● **TASK GOAL**
Please copy the lines below exactly, from the first one through the line showing "genus: Alces".

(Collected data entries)
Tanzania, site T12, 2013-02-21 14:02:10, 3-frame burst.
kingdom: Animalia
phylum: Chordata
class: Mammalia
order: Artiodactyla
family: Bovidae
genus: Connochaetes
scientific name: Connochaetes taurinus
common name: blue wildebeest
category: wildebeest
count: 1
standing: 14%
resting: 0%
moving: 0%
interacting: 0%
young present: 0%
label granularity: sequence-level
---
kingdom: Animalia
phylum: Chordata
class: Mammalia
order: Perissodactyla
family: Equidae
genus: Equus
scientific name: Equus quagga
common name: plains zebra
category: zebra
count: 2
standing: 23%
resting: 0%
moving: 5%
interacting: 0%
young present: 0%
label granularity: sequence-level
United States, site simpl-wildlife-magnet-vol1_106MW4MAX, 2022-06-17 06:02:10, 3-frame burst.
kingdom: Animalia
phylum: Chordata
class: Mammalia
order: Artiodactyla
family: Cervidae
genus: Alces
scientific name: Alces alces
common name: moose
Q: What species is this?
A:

● **TASK RESULT**
Tanzania, site T12, 2013-02-21 14:02:10, 3-frame burst.
kingdom: Animalia
phylum: Chordata
class: Mammalia
order: Artiodactyla
family: Bovidae
genus: Connochaetes
scientific name: Connochaetes taurinus
common name: blue wildebeest
category: wildebeest
count: 1
standing: 14%
resting: 0%
moving: 0%
interacting: 0%
young present: 0%
label granularity: sequence-level
---
kingdom: Animalia
phylum: Chordata
class: Mammalia
order: Perissodactyla
family: Equidae
genus: Equus
scientific name: Equus quagga
common name: plains zebra
category: zebra
count: 2
standing: 23%
resting: 0%
moving: 5%
interacting: 0%
young present: 0%
label granularity: sequence-level
United States, site simpl-wildlife-magnet-vol1_106MW4MAX, 2022-06-17 06:02:10, 3-frame burst.
kingdom: Animalia
phylum: Chordata
class: Mammalia
order: Artiodactyla
family: Cervidae
genus: Alces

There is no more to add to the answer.